• **TASK DESCRIPTION**: Stop at the line containing "Aged brick wall.": repeat exactly every line of the entries below from the first up to it, plus that line, with pictures omitted.

[Stored data entries]
================================
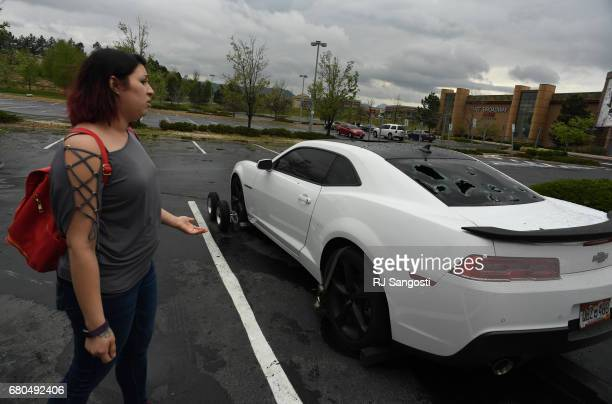 Chelsa Nava checks out the damage to her husbands car in the parking lot of the Colorado Mills Mall on May 8 2017 in Golden Colorado A hail storm...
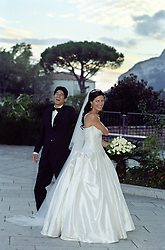 bride and groom laughing together on a patio in Italy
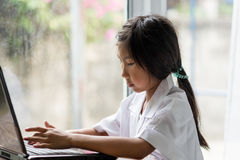 Girl Using Laptop at home Stock Photography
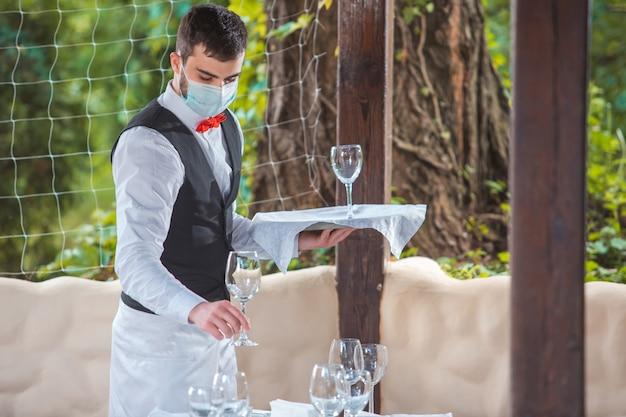 De ober werkt in een restaurant op het zomerterras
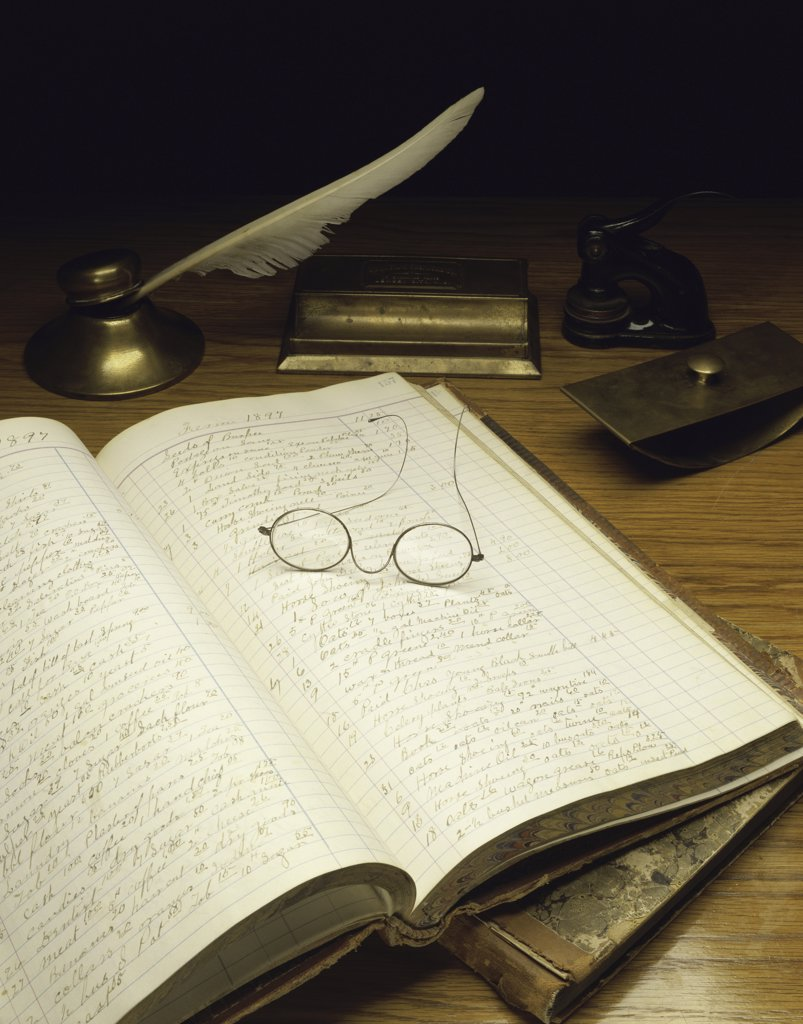 Close-up of an accounting ledger with eyeglasses and a quill pen, USA : Stock Photo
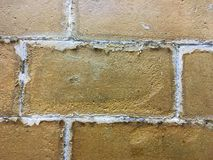 Aged brick wall. The wall has been used for a long time and it is full of scratches Royalty Free Stock Image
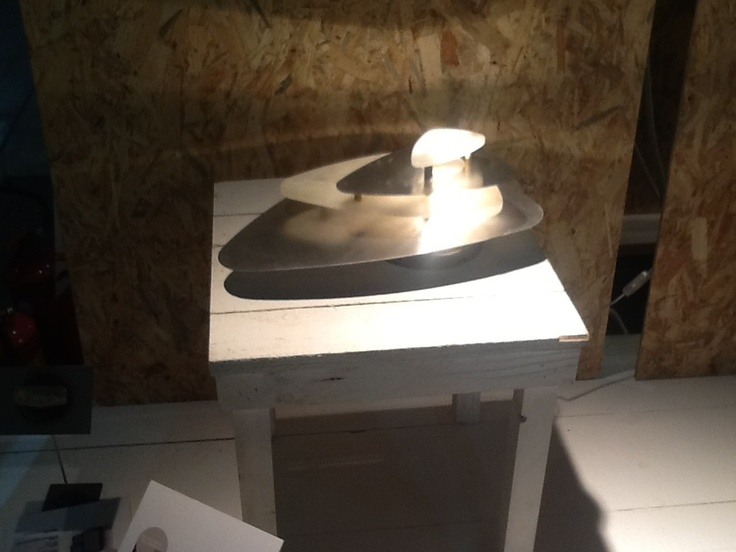 Onyx . Iron and Onyx Lamp. Its asymmetrical curves which allow the light to gently filter through are inspired by nature.This lamp gives off a soft light creating a sophisticated atmosphere.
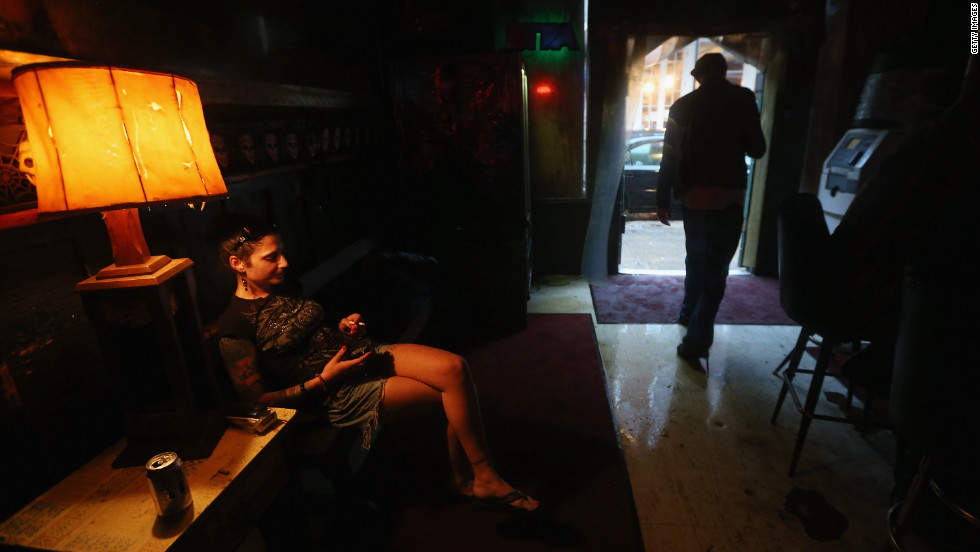 People gather at a bar in the French Quarter during ongoing rain from Isaac. The area appeared largely unscathed by the storm.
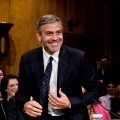 George Clooney smiles as he testifies at the Senate Foreign Relations Sudan and South Sudan: Independence and Insecurity hearing at the Dirksen Senate Office Building in Washington, D.C. on March 14, 2012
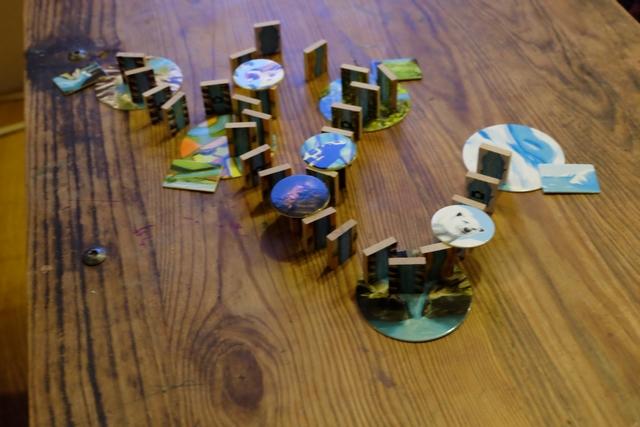 Voici ce que nous avons réussi à faire lors de la première manche de 10 minutes. Ce n'est pas franchement pas beaucoup en regard du nombre de dominos que nous avons chacun à placer (52 !!!). Nous avons du mal à bien intégrer les règles : que doit-on vraiment relier entre eux ? Quelle tolérance avons-nous en terme de dominos qui ne sont pas du même type ? Où sont les entrées et sorties d'eau sur certains disques de terrain ? Sans compter que, selon où l'on se trouve autour de la table, on ne voit pas très bien le type de domino... Très difficile, en tout cas, au contraire de ce que j'avais pu trouver sur internet, où j'avais lu qu'à 6 ans on pouvait y jouer sans problème...
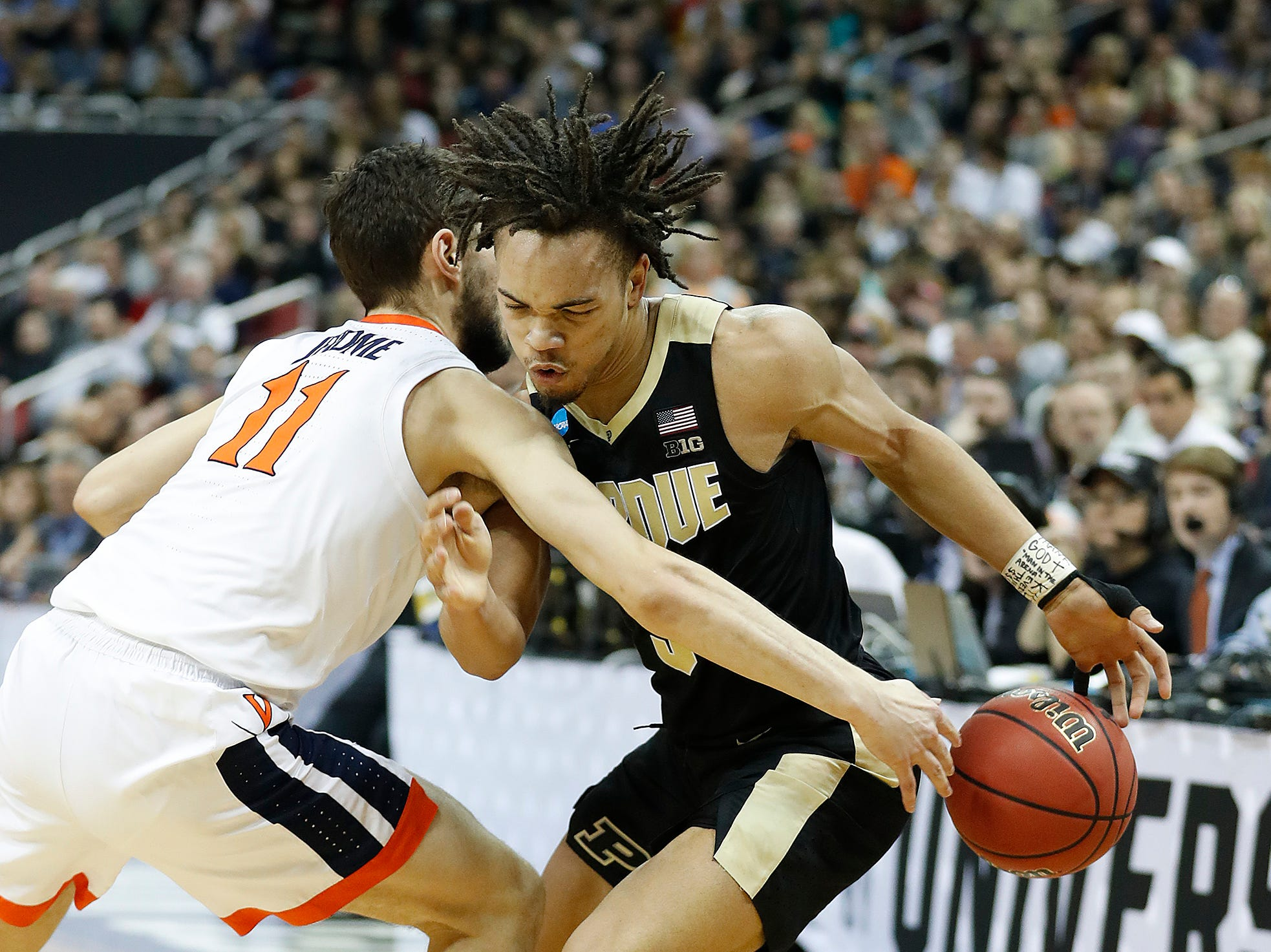"Purdue Boilermakers guard Carsen Edwards (3) is fouled by Virginia Cavaliers guard Ty Jerome (11) in the first half of their NCAA Division I Basketball Championship ""Elite 8"" basketball game at the KFC Yum! Center in Louisville, KY., on Saturday, Mar 30, 2019."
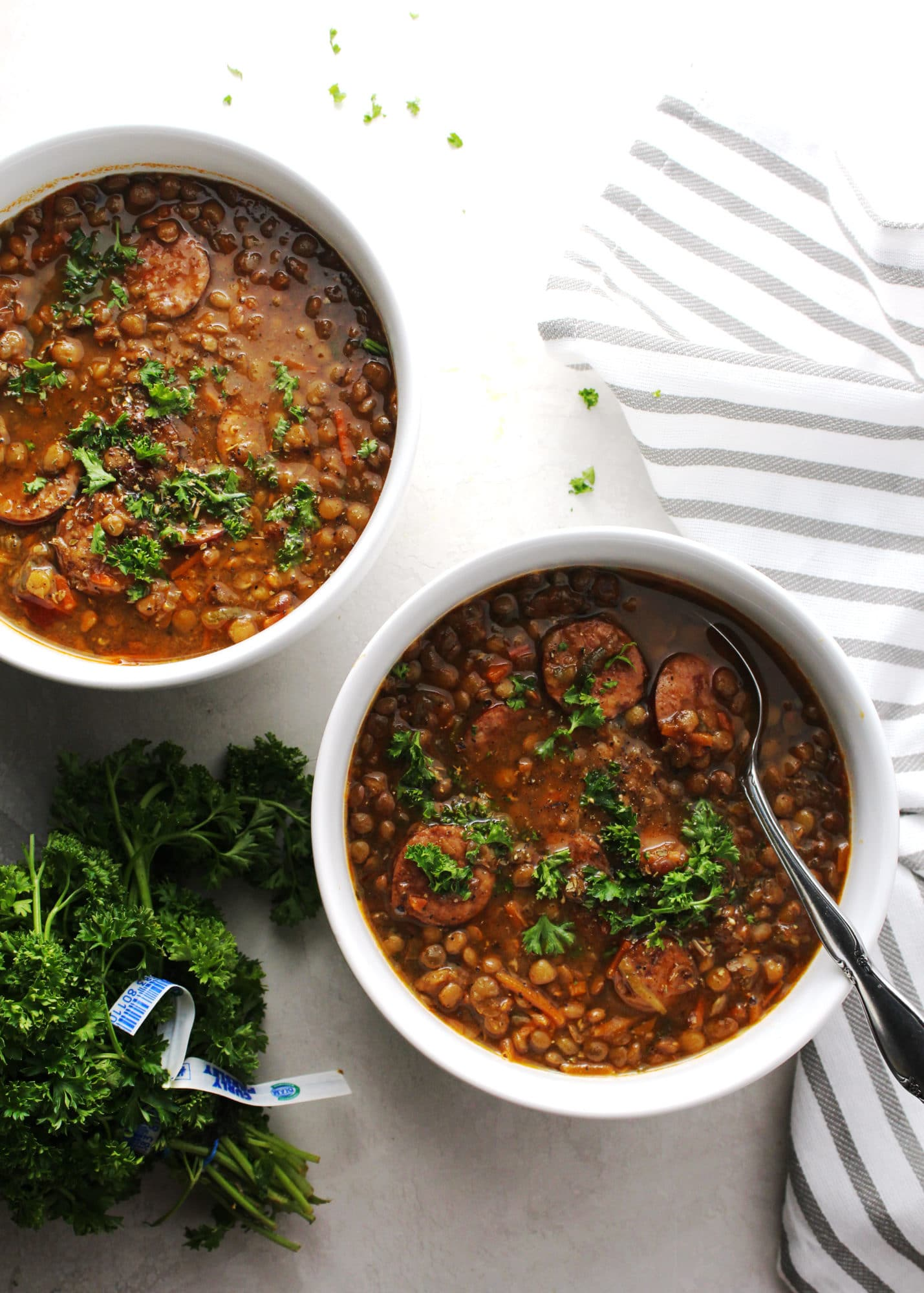 lentil stew with sausage in white bowls with silver spoon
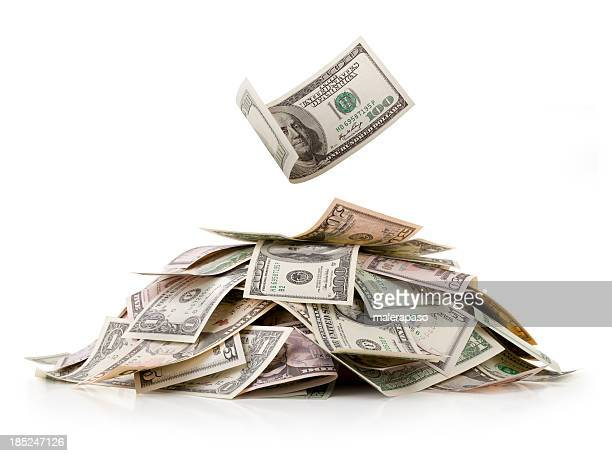 heap of money. dollar bills. - stack stock photos and pictures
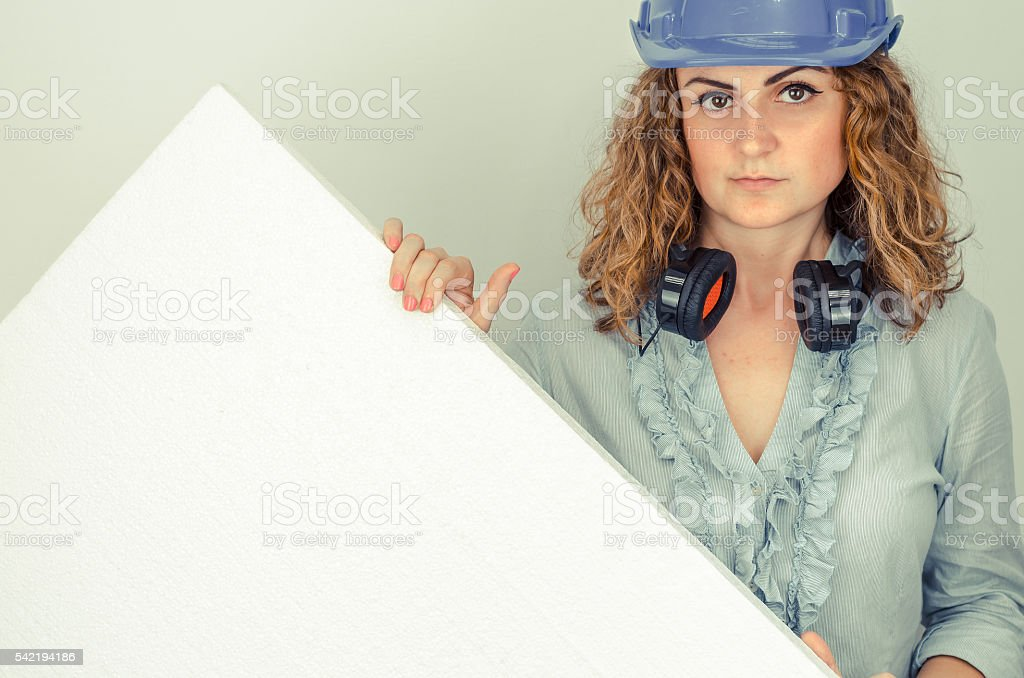 young girl  architect holding a sign or Styrofoam insulation stock photo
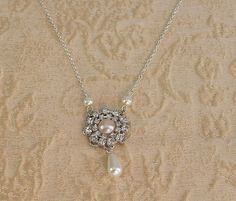 Vintage Bridal Necklace, Rhinestone Flower & Pearl Necklace, Wedding Jewelry, Sterling Silver Chain, Bridesmaids Jewelry, Emily Collection. $49.00, via Etsy.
================================
• **RESULT OF THE EXERCISE**:
 Chelsa Nava checks out the damage to her husbands car in the parking lot of the Colorado Mills Mall on May 8 2017 in Golden Colorado A hail storm...
 bride and groom laughing together on a patio in Italy
 Girl Using Laptop at home Stock Photography
 De ober werkt in een restaurant op het zomerterras
 Close-up of an accounting ledger with eyeglasses and a quill pen, USA : Stock Photo
 Aged brick wall. The wall has been used for a long time and it is full of scratches Royalty Free Stock Image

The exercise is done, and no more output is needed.